Search code examples
python-re

regex match after decimal number (python re)


Looking to cleave off trailing text, if any, from a string that has '@' immediately followed by a decimal number using re.split in Python. Examples:

myString1 = 'random text @2.25 possibly more text'

myString2 = 'random text @-1.50 possibly more text'

myString3 = 'random text @-.50'

Desired output:

1: 'random text @2.25'

2: 'random text @-1.50'

3: 'random text @-.50'

What I tried:

test = re.split('(?<=@[0-9]+.[0-9]+)', myString)[0]

?<= gets me match after. Then @[0-9] gets me the ampersand and first number match. Since the number could be more than 1 digit long before the decimal point, I add the '+', as in [0-9]+ and this fails with a 'look behind' error.

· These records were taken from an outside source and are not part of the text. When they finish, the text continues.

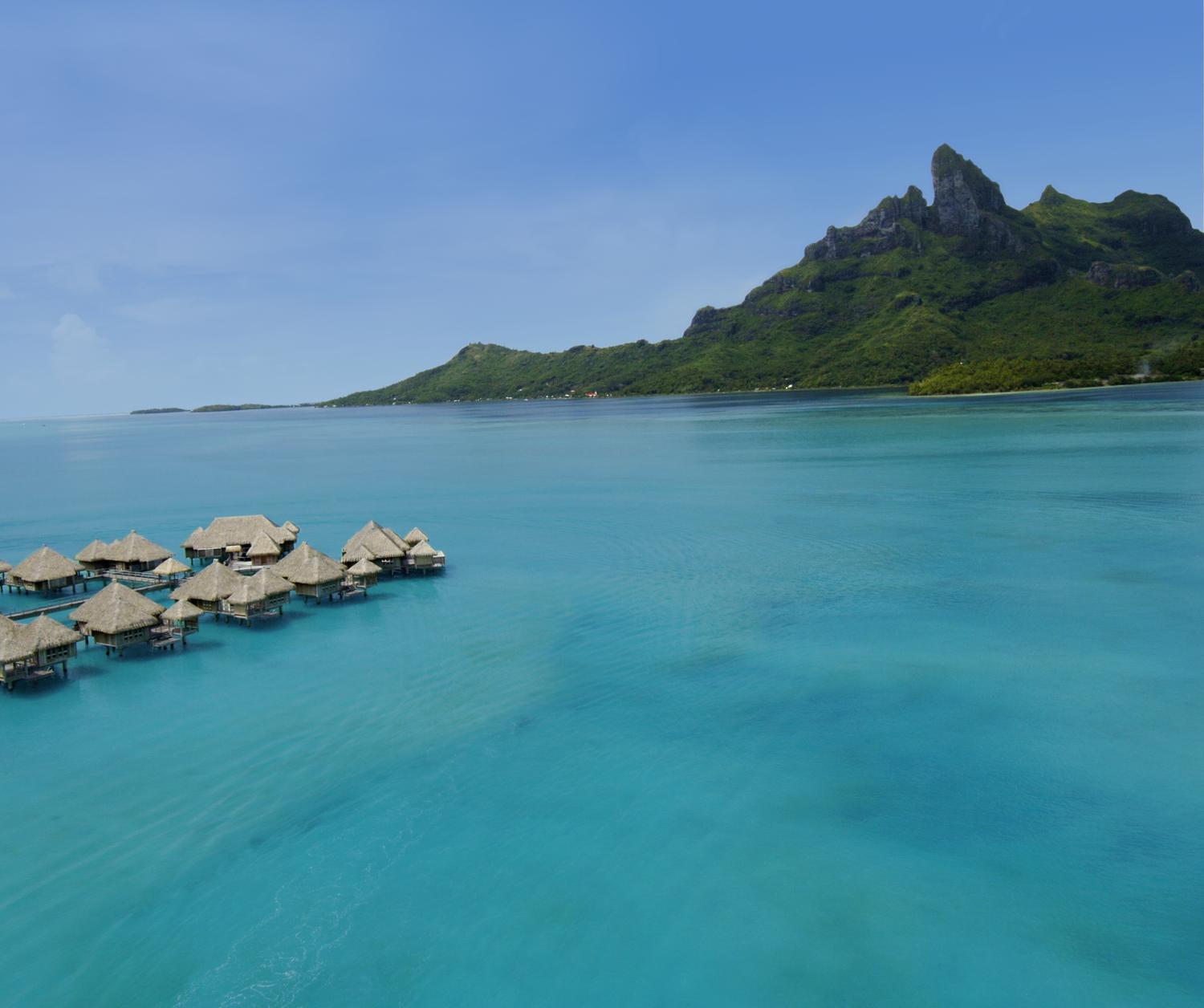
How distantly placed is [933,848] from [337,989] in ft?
34.1

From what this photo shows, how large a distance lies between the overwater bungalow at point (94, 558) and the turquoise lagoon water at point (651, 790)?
10.2ft

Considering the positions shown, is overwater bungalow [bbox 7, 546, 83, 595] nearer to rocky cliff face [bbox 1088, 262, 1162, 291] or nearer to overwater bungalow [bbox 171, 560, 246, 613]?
overwater bungalow [bbox 171, 560, 246, 613]

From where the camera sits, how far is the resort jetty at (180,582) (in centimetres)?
2245

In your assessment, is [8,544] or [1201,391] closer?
[8,544]

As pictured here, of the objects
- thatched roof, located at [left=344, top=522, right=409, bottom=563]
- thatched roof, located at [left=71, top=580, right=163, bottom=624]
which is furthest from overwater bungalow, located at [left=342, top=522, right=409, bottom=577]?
thatched roof, located at [left=71, top=580, right=163, bottom=624]

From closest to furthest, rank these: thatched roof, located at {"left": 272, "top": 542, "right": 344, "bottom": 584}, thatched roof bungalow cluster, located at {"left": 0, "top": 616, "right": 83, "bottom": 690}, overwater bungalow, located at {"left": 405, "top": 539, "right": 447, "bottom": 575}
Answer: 1. thatched roof bungalow cluster, located at {"left": 0, "top": 616, "right": 83, "bottom": 690}
2. thatched roof, located at {"left": 272, "top": 542, "right": 344, "bottom": 584}
3. overwater bungalow, located at {"left": 405, "top": 539, "right": 447, "bottom": 575}

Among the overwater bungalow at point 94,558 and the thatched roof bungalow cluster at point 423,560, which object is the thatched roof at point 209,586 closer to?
the thatched roof bungalow cluster at point 423,560

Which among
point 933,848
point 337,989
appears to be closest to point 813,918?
point 933,848

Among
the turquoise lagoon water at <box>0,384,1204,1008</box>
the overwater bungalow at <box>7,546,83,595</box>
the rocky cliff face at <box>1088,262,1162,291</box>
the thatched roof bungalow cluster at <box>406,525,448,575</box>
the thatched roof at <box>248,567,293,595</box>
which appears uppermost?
the rocky cliff face at <box>1088,262,1162,291</box>

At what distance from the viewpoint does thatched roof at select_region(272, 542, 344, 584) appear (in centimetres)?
2953

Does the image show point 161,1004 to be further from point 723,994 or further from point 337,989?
point 723,994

Is what I'm trying to do possible with re.split?


Solution

  • Rather than trying to split here, I would instead do an re.search for the appropriate pattern:

    inp = ["random text @2.25 possibly more text", "random text @-1.50 possibly more text", "random text @-.50"]
    output = [re.search(r'^.*?@-?\d*(?:\.\d+)?', x).group() for x in inp]
    print(output)  # ['random text @2.25', 'random text @-1.50', 'random text @-.50']
    

    Here is an explanation of the regex pattern:

    • ^ from the start of the string
    • .*? match all content, leading up to the nearest
    • @
    • -? optional minus sign
    • \d* zero or more digits
    • (?:\.\d+)? optional decimal component